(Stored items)

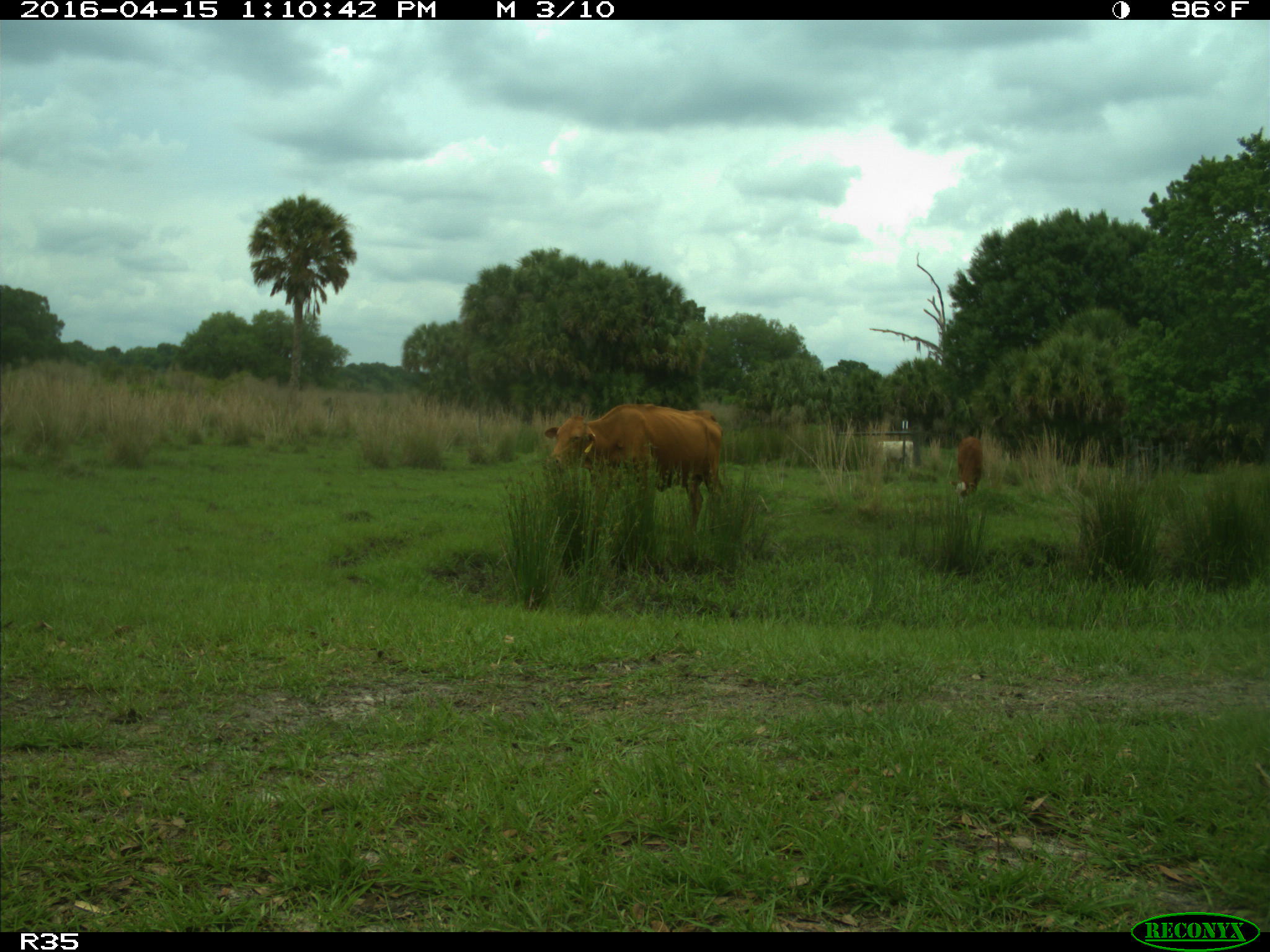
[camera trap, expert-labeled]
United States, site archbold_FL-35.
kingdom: Animalia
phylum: Chordata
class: Mammalia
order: Artiodactyla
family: Bovidae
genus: Bos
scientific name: Bos taurus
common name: domestic cow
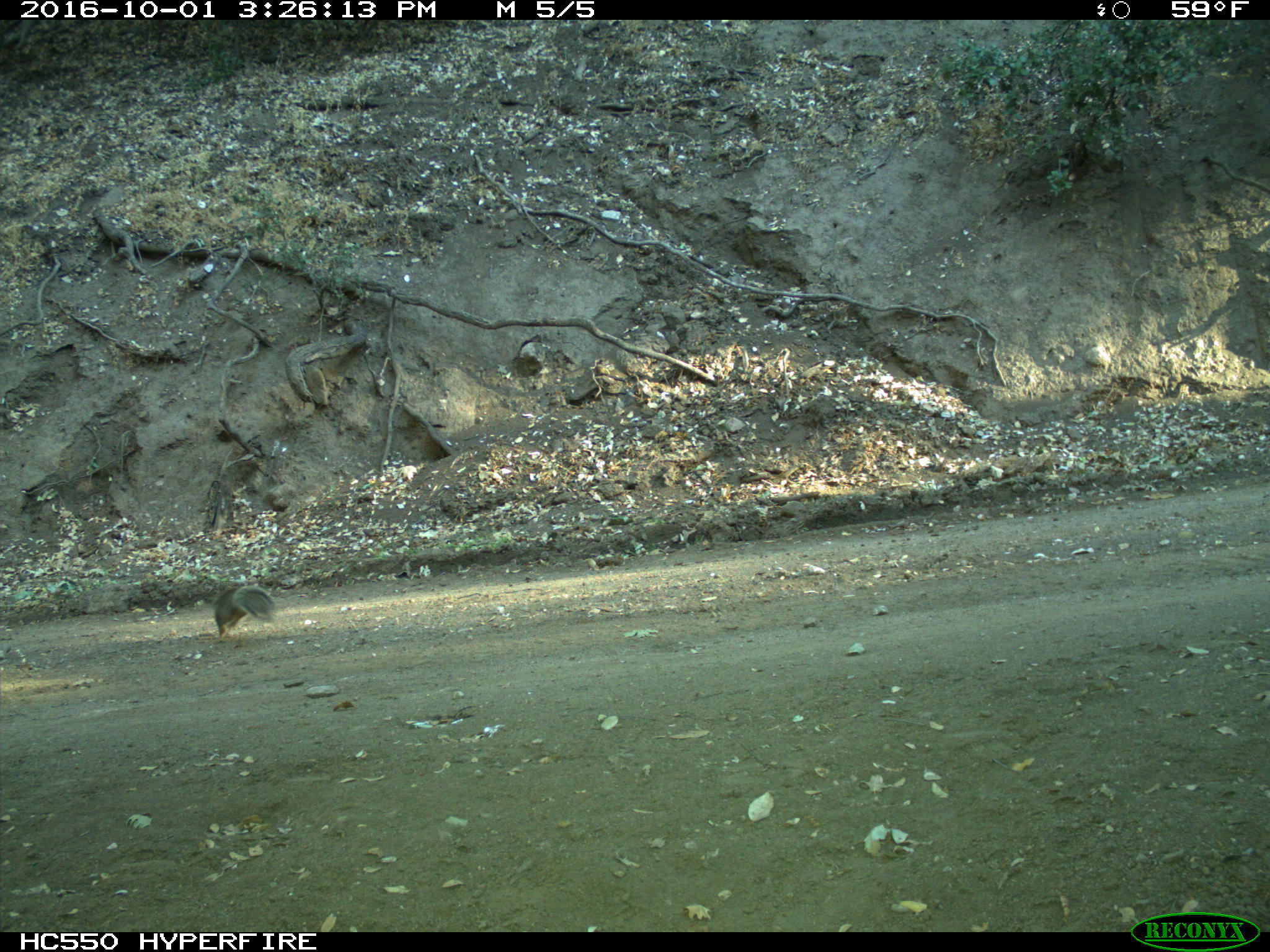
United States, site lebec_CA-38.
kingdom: Animalia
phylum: Chordata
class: Mammalia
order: Rodentia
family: Sciuridae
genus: Otospermophilus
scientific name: Otospermophilus beecheyi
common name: california ground squirrel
Otospermophilus beecheyi (california ground squirrel).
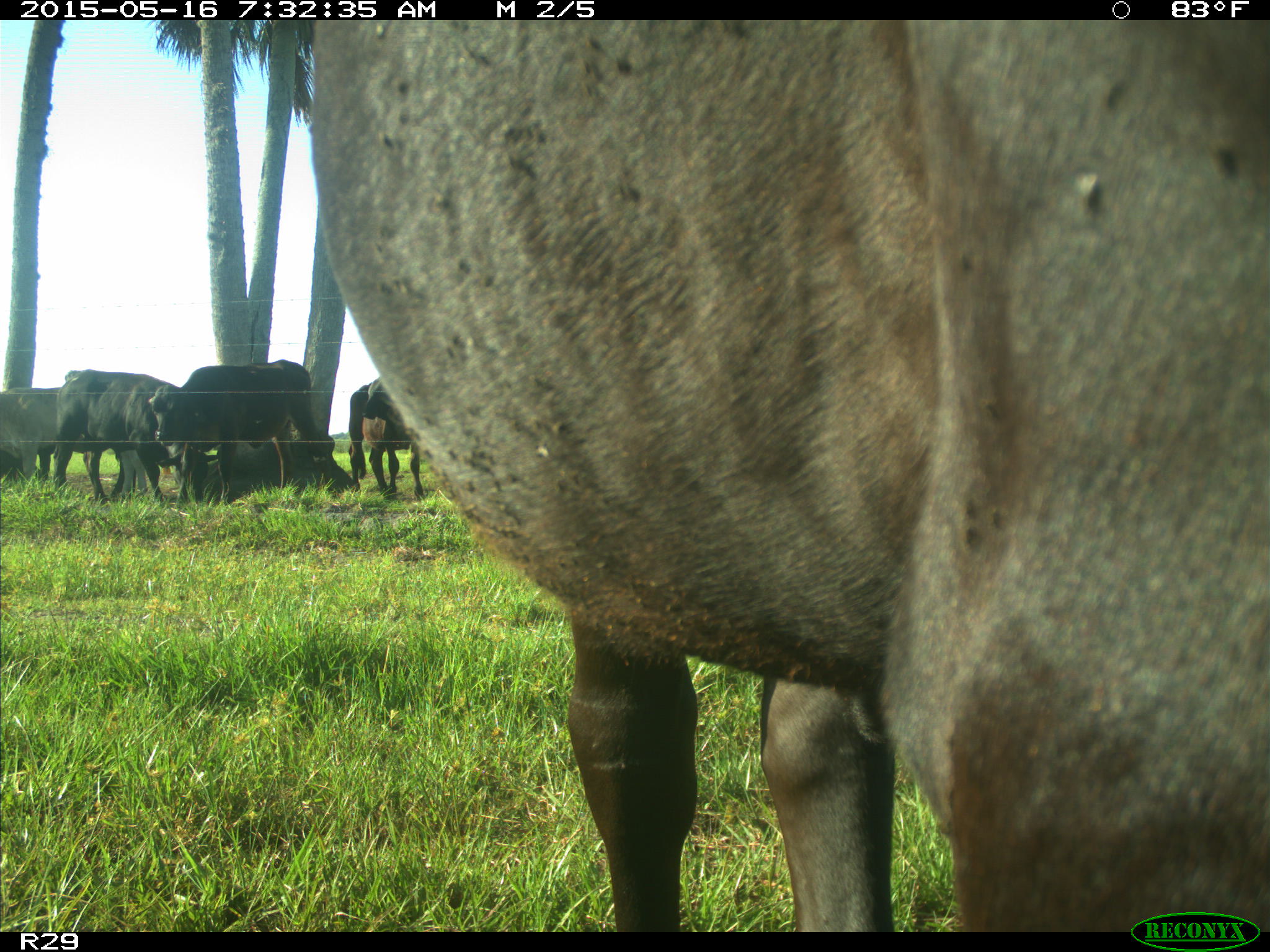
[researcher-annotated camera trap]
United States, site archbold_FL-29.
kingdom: Animalia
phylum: Chordata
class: Mammalia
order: Artiodactyla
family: Bovidae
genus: Bos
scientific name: Bos taurus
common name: domestic cow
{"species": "Bos taurus (domestic cow)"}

### Your assignment
Whenever a line above includes the string "camera", copy it.

### Response to this exercise
[camera trap, expert-labeled]
[researcher-annotated camera trap]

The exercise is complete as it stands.